In summary, $\mathbb{C}^2$ and $\mathbb{R}^4$ are isomorphic as real vector spaces, but $\mathbb{C}^2$ is also a complex vector space, while $\mathbb{R}^4$ is not.

Saying things a bit differently than the other answers: Yes, what you have is an vector space isomorphism. When we talk about $\mathbb{R}^4$ we (usually) don’t consider it as a complex vector space, so it is fairly safe to assume that both your spaces are real vector spaces and as such they are isomorphic (as mentioned in the other answers as well).

So is $\mathbb{R}^4$ really not a complex vector space? Well, using the bijection $T$ that you have, you can actually make $\mathbb{R}^4$ into a complex vector space by, for $\lambda\in \mathbb{C}$ and $a\in \mathbb{R}^4$, defining the scalar multiplication:
\lambda.a = T(\lambda T^{-1}(a)).
With this definition, you then have an isomorphism of complex vector spaces. So just for fun you would get
i\pmatrix{1 \\ 0 \\ 0\\ 0} = T\pmatrix{i \\ 0} = \pmatrix{0 \\ 1 \\ 0 \\ 0}
And here are two simple bonus questions: What is the dimension of $\mathbb{R}^4$ view as a complex vector space this way? What is a basis?

If you are talking about isomorphism as vector spaces over $\mathbb{R}$ then yes, you are correct. However a bijection between two spaces is not enough for them to be isomorphic ( for example $\mathbb{R}$ is bijectable with $\mathbb{C}$ but they are not isomorphic as vector spaces over $\mathbb{R}$. What you need is a bijection that is also a linear function

Your map is indeed an isomorphism, but I want to make another point, as well.

You’re almost right about bijections, but a bijection is not enough to show that they are isomorphic (an easy example is given by AngelTC). However, if you have a bijection between the bases of these two spaces as $\mathbb{R}$-vector spaces, then you can conclude that they are isomorphic, since a bijection between bases can be extended linearly to create the isomorphism.
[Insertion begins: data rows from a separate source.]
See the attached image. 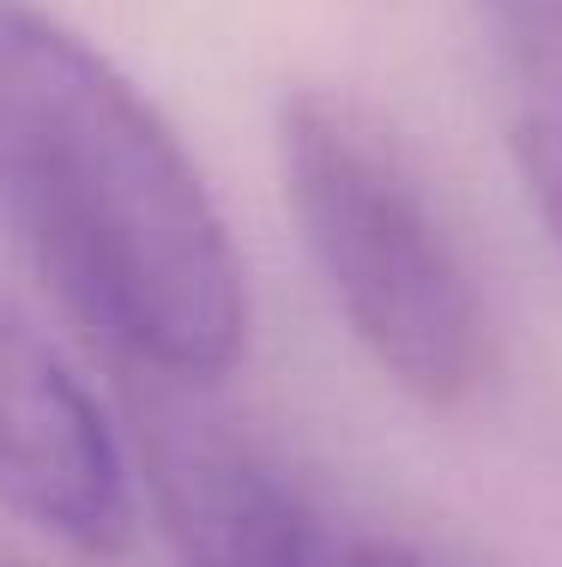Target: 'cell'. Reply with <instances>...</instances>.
<instances>
[{"label":"cell","instance_id":"6da1fadb","mask_svg":"<svg viewBox=\"0 0 562 567\" xmlns=\"http://www.w3.org/2000/svg\"><path fill=\"white\" fill-rule=\"evenodd\" d=\"M0 212L127 374L212 386L243 362L248 278L206 175L37 0H0Z\"/></svg>","mask_w":562,"mask_h":567},{"label":"cell","instance_id":"7a4b0ae2","mask_svg":"<svg viewBox=\"0 0 562 567\" xmlns=\"http://www.w3.org/2000/svg\"><path fill=\"white\" fill-rule=\"evenodd\" d=\"M278 175L315 272L394 386L460 404L490 374V308L406 152L345 97L278 103Z\"/></svg>","mask_w":562,"mask_h":567},{"label":"cell","instance_id":"3957f363","mask_svg":"<svg viewBox=\"0 0 562 567\" xmlns=\"http://www.w3.org/2000/svg\"><path fill=\"white\" fill-rule=\"evenodd\" d=\"M127 381L145 483L176 567H345L309 495L243 429L194 404V386Z\"/></svg>","mask_w":562,"mask_h":567},{"label":"cell","instance_id":"277c9868","mask_svg":"<svg viewBox=\"0 0 562 567\" xmlns=\"http://www.w3.org/2000/svg\"><path fill=\"white\" fill-rule=\"evenodd\" d=\"M0 502L73 556H115L133 532V477L110 416L19 320H0Z\"/></svg>","mask_w":562,"mask_h":567},{"label":"cell","instance_id":"5b68a950","mask_svg":"<svg viewBox=\"0 0 562 567\" xmlns=\"http://www.w3.org/2000/svg\"><path fill=\"white\" fill-rule=\"evenodd\" d=\"M508 152H514V169L527 182L544 229H551V241L562 248V115H527L508 133Z\"/></svg>","mask_w":562,"mask_h":567},{"label":"cell","instance_id":"8992f818","mask_svg":"<svg viewBox=\"0 0 562 567\" xmlns=\"http://www.w3.org/2000/svg\"><path fill=\"white\" fill-rule=\"evenodd\" d=\"M508 12V31H520L539 55L562 61V0H497Z\"/></svg>","mask_w":562,"mask_h":567},{"label":"cell","instance_id":"52a82bcc","mask_svg":"<svg viewBox=\"0 0 562 567\" xmlns=\"http://www.w3.org/2000/svg\"><path fill=\"white\" fill-rule=\"evenodd\" d=\"M345 567H436V561L418 556V549H406V544H364V549H351Z\"/></svg>","mask_w":562,"mask_h":567}]
</instances>
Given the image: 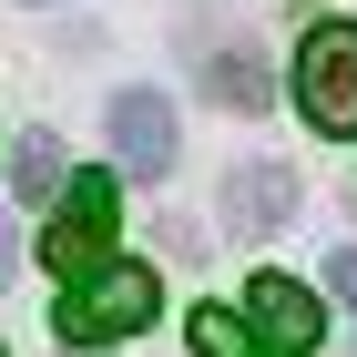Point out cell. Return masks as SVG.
Here are the masks:
<instances>
[{"instance_id": "1", "label": "cell", "mask_w": 357, "mask_h": 357, "mask_svg": "<svg viewBox=\"0 0 357 357\" xmlns=\"http://www.w3.org/2000/svg\"><path fill=\"white\" fill-rule=\"evenodd\" d=\"M153 306H164L153 266H133V255H112V266H92L82 286L61 296V337H72V347H112V337L153 327Z\"/></svg>"}, {"instance_id": "2", "label": "cell", "mask_w": 357, "mask_h": 357, "mask_svg": "<svg viewBox=\"0 0 357 357\" xmlns=\"http://www.w3.org/2000/svg\"><path fill=\"white\" fill-rule=\"evenodd\" d=\"M296 102L317 133L357 143V21H317L296 41Z\"/></svg>"}, {"instance_id": "3", "label": "cell", "mask_w": 357, "mask_h": 357, "mask_svg": "<svg viewBox=\"0 0 357 357\" xmlns=\"http://www.w3.org/2000/svg\"><path fill=\"white\" fill-rule=\"evenodd\" d=\"M112 225H123V184H112V174H72V194H61L52 235H41V266L82 286L92 266H112Z\"/></svg>"}, {"instance_id": "4", "label": "cell", "mask_w": 357, "mask_h": 357, "mask_svg": "<svg viewBox=\"0 0 357 357\" xmlns=\"http://www.w3.org/2000/svg\"><path fill=\"white\" fill-rule=\"evenodd\" d=\"M112 164L133 174V184L174 174V102L164 92H112Z\"/></svg>"}, {"instance_id": "5", "label": "cell", "mask_w": 357, "mask_h": 357, "mask_svg": "<svg viewBox=\"0 0 357 357\" xmlns=\"http://www.w3.org/2000/svg\"><path fill=\"white\" fill-rule=\"evenodd\" d=\"M245 317H255V337H266V347H286V357L317 347V327H327V317H317V296H306L296 275H275V266L245 286Z\"/></svg>"}, {"instance_id": "6", "label": "cell", "mask_w": 357, "mask_h": 357, "mask_svg": "<svg viewBox=\"0 0 357 357\" xmlns=\"http://www.w3.org/2000/svg\"><path fill=\"white\" fill-rule=\"evenodd\" d=\"M286 215H296V184H286L275 164H245L235 184H225V225H235V235H275Z\"/></svg>"}, {"instance_id": "7", "label": "cell", "mask_w": 357, "mask_h": 357, "mask_svg": "<svg viewBox=\"0 0 357 357\" xmlns=\"http://www.w3.org/2000/svg\"><path fill=\"white\" fill-rule=\"evenodd\" d=\"M10 194H21V204H61V194H72V164H61L52 133H21V143H10Z\"/></svg>"}, {"instance_id": "8", "label": "cell", "mask_w": 357, "mask_h": 357, "mask_svg": "<svg viewBox=\"0 0 357 357\" xmlns=\"http://www.w3.org/2000/svg\"><path fill=\"white\" fill-rule=\"evenodd\" d=\"M194 357H286L255 337V317H235V306H194Z\"/></svg>"}, {"instance_id": "9", "label": "cell", "mask_w": 357, "mask_h": 357, "mask_svg": "<svg viewBox=\"0 0 357 357\" xmlns=\"http://www.w3.org/2000/svg\"><path fill=\"white\" fill-rule=\"evenodd\" d=\"M215 92H225V102H266V82H255V61H235V52L215 61Z\"/></svg>"}, {"instance_id": "10", "label": "cell", "mask_w": 357, "mask_h": 357, "mask_svg": "<svg viewBox=\"0 0 357 357\" xmlns=\"http://www.w3.org/2000/svg\"><path fill=\"white\" fill-rule=\"evenodd\" d=\"M327 296L357 317V245H337V255H327Z\"/></svg>"}, {"instance_id": "11", "label": "cell", "mask_w": 357, "mask_h": 357, "mask_svg": "<svg viewBox=\"0 0 357 357\" xmlns=\"http://www.w3.org/2000/svg\"><path fill=\"white\" fill-rule=\"evenodd\" d=\"M0 286H10V215H0Z\"/></svg>"}]
</instances>
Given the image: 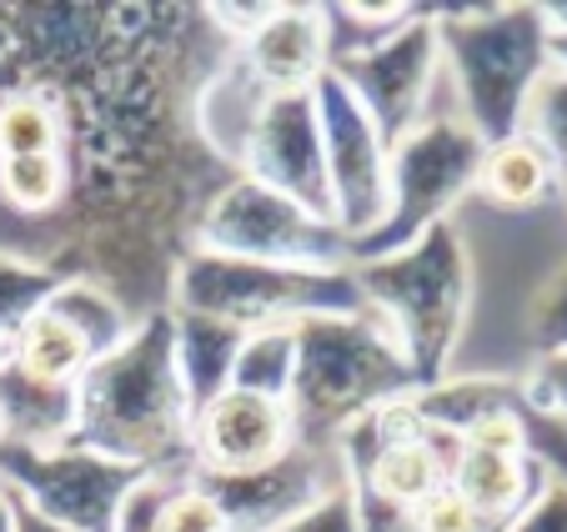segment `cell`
Segmentation results:
<instances>
[{
    "label": "cell",
    "mask_w": 567,
    "mask_h": 532,
    "mask_svg": "<svg viewBox=\"0 0 567 532\" xmlns=\"http://www.w3.org/2000/svg\"><path fill=\"white\" fill-rule=\"evenodd\" d=\"M513 392L517 387L497 382V377H442V382H432V387H417L408 402H412V412H417V422L427 427V432L447 437L452 448H457V437L467 432L487 407H497Z\"/></svg>",
    "instance_id": "21"
},
{
    "label": "cell",
    "mask_w": 567,
    "mask_h": 532,
    "mask_svg": "<svg viewBox=\"0 0 567 532\" xmlns=\"http://www.w3.org/2000/svg\"><path fill=\"white\" fill-rule=\"evenodd\" d=\"M75 442L136 472L192 478V407L172 362V307L146 311L75 382Z\"/></svg>",
    "instance_id": "1"
},
{
    "label": "cell",
    "mask_w": 567,
    "mask_h": 532,
    "mask_svg": "<svg viewBox=\"0 0 567 532\" xmlns=\"http://www.w3.org/2000/svg\"><path fill=\"white\" fill-rule=\"evenodd\" d=\"M417 392L396 337L372 317H311L297 327V382H291V422L311 448H337L377 407Z\"/></svg>",
    "instance_id": "4"
},
{
    "label": "cell",
    "mask_w": 567,
    "mask_h": 532,
    "mask_svg": "<svg viewBox=\"0 0 567 532\" xmlns=\"http://www.w3.org/2000/svg\"><path fill=\"white\" fill-rule=\"evenodd\" d=\"M327 11V45H332V65L347 55H362L396 35L408 21H417L427 6H321Z\"/></svg>",
    "instance_id": "25"
},
{
    "label": "cell",
    "mask_w": 567,
    "mask_h": 532,
    "mask_svg": "<svg viewBox=\"0 0 567 532\" xmlns=\"http://www.w3.org/2000/svg\"><path fill=\"white\" fill-rule=\"evenodd\" d=\"M547 478L553 472L537 458H497V452H467V448H452V468H447V488L462 492V502L493 532H503L547 488Z\"/></svg>",
    "instance_id": "15"
},
{
    "label": "cell",
    "mask_w": 567,
    "mask_h": 532,
    "mask_svg": "<svg viewBox=\"0 0 567 532\" xmlns=\"http://www.w3.org/2000/svg\"><path fill=\"white\" fill-rule=\"evenodd\" d=\"M182 478H161V472H146V478L131 488V498L121 502L116 512V528L111 532H156V512H161V498H166V488Z\"/></svg>",
    "instance_id": "33"
},
{
    "label": "cell",
    "mask_w": 567,
    "mask_h": 532,
    "mask_svg": "<svg viewBox=\"0 0 567 532\" xmlns=\"http://www.w3.org/2000/svg\"><path fill=\"white\" fill-rule=\"evenodd\" d=\"M503 532H567V482L547 478V488L537 492Z\"/></svg>",
    "instance_id": "34"
},
{
    "label": "cell",
    "mask_w": 567,
    "mask_h": 532,
    "mask_svg": "<svg viewBox=\"0 0 567 532\" xmlns=\"http://www.w3.org/2000/svg\"><path fill=\"white\" fill-rule=\"evenodd\" d=\"M0 448H6V427H0Z\"/></svg>",
    "instance_id": "39"
},
{
    "label": "cell",
    "mask_w": 567,
    "mask_h": 532,
    "mask_svg": "<svg viewBox=\"0 0 567 532\" xmlns=\"http://www.w3.org/2000/svg\"><path fill=\"white\" fill-rule=\"evenodd\" d=\"M71 196L65 156H11L0 161V206L16 216H51Z\"/></svg>",
    "instance_id": "24"
},
{
    "label": "cell",
    "mask_w": 567,
    "mask_h": 532,
    "mask_svg": "<svg viewBox=\"0 0 567 532\" xmlns=\"http://www.w3.org/2000/svg\"><path fill=\"white\" fill-rule=\"evenodd\" d=\"M311 106H317V126H321L332 226L352 246L362 236H372L386 216V161H392V146L367 121V111L347 96V85L332 71L311 85Z\"/></svg>",
    "instance_id": "10"
},
{
    "label": "cell",
    "mask_w": 567,
    "mask_h": 532,
    "mask_svg": "<svg viewBox=\"0 0 567 532\" xmlns=\"http://www.w3.org/2000/svg\"><path fill=\"white\" fill-rule=\"evenodd\" d=\"M16 532H71V528H55V522H45V518H35V512L21 508V518H16Z\"/></svg>",
    "instance_id": "37"
},
{
    "label": "cell",
    "mask_w": 567,
    "mask_h": 532,
    "mask_svg": "<svg viewBox=\"0 0 567 532\" xmlns=\"http://www.w3.org/2000/svg\"><path fill=\"white\" fill-rule=\"evenodd\" d=\"M543 21H547V31H553L547 55H553L557 71H567V6H543Z\"/></svg>",
    "instance_id": "35"
},
{
    "label": "cell",
    "mask_w": 567,
    "mask_h": 532,
    "mask_svg": "<svg viewBox=\"0 0 567 532\" xmlns=\"http://www.w3.org/2000/svg\"><path fill=\"white\" fill-rule=\"evenodd\" d=\"M0 427H6V448H65V442H75V387L41 382L6 357V367H0Z\"/></svg>",
    "instance_id": "16"
},
{
    "label": "cell",
    "mask_w": 567,
    "mask_h": 532,
    "mask_svg": "<svg viewBox=\"0 0 567 532\" xmlns=\"http://www.w3.org/2000/svg\"><path fill=\"white\" fill-rule=\"evenodd\" d=\"M192 252L236 256V262L261 266H352L347 262V236L327 216L267 192V186L231 176L216 186V196L202 206L192 226Z\"/></svg>",
    "instance_id": "7"
},
{
    "label": "cell",
    "mask_w": 567,
    "mask_h": 532,
    "mask_svg": "<svg viewBox=\"0 0 567 532\" xmlns=\"http://www.w3.org/2000/svg\"><path fill=\"white\" fill-rule=\"evenodd\" d=\"M281 532H362L357 528V498H352V482H337V488H327L317 502H311L307 512H301L297 522H287Z\"/></svg>",
    "instance_id": "31"
},
{
    "label": "cell",
    "mask_w": 567,
    "mask_h": 532,
    "mask_svg": "<svg viewBox=\"0 0 567 532\" xmlns=\"http://www.w3.org/2000/svg\"><path fill=\"white\" fill-rule=\"evenodd\" d=\"M45 311H55L75 337L86 341L91 357L116 351L121 341L131 337V327L141 321L136 311H126V301H121L106 282L86 277V272H65V277L55 282V291L45 297Z\"/></svg>",
    "instance_id": "19"
},
{
    "label": "cell",
    "mask_w": 567,
    "mask_h": 532,
    "mask_svg": "<svg viewBox=\"0 0 567 532\" xmlns=\"http://www.w3.org/2000/svg\"><path fill=\"white\" fill-rule=\"evenodd\" d=\"M432 31L457 116L487 146L517 136L527 96L553 65L543 6H452L432 11Z\"/></svg>",
    "instance_id": "3"
},
{
    "label": "cell",
    "mask_w": 567,
    "mask_h": 532,
    "mask_svg": "<svg viewBox=\"0 0 567 532\" xmlns=\"http://www.w3.org/2000/svg\"><path fill=\"white\" fill-rule=\"evenodd\" d=\"M482 151H487V141L457 116V106H437L417 131H408L386 161L382 226L347 246V262L402 252L417 236H427L432 226L457 222V206L477 196Z\"/></svg>",
    "instance_id": "6"
},
{
    "label": "cell",
    "mask_w": 567,
    "mask_h": 532,
    "mask_svg": "<svg viewBox=\"0 0 567 532\" xmlns=\"http://www.w3.org/2000/svg\"><path fill=\"white\" fill-rule=\"evenodd\" d=\"M477 196L497 212H543L547 202L567 196L557 166L547 161V151L533 136H507L493 141L482 151V171H477Z\"/></svg>",
    "instance_id": "18"
},
{
    "label": "cell",
    "mask_w": 567,
    "mask_h": 532,
    "mask_svg": "<svg viewBox=\"0 0 567 532\" xmlns=\"http://www.w3.org/2000/svg\"><path fill=\"white\" fill-rule=\"evenodd\" d=\"M297 422L281 402L251 392H221L192 417L186 458L192 472H257L297 448Z\"/></svg>",
    "instance_id": "13"
},
{
    "label": "cell",
    "mask_w": 567,
    "mask_h": 532,
    "mask_svg": "<svg viewBox=\"0 0 567 532\" xmlns=\"http://www.w3.org/2000/svg\"><path fill=\"white\" fill-rule=\"evenodd\" d=\"M523 136H533L537 146L547 151V161L557 166V176H563L567 186V71H557V65H547L543 81L533 85V96H527L523 106Z\"/></svg>",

In general vector spaces, if you have spaces $V$ and $V’$ with bases $\left\{b_{1},\ldots,b_{n}\right\}$ and $\left\{b’_{1},\ldots,b’_{n}\right\}$, respectively, you can form the bijection $f\left(b_{i}\right)=b’_{i}$, and then extend it “linearly” by just saying that $f\left(b_{i}+b_{j}\right)=b’_{i}+b’_{j}$ and $f\left(\alpha b_{i}\right)=\alpha b’_{i}$ where $\alpha$ is a scalar. This turns a bijection between bases into an isomorphism.

So, take your favorite basis for $\mathbb{R}^{4}$ and your favorite basis for $\mathbb{C}^{2}$. Can you form a bijection between these? If so, then just extend linearly for an isomorphism.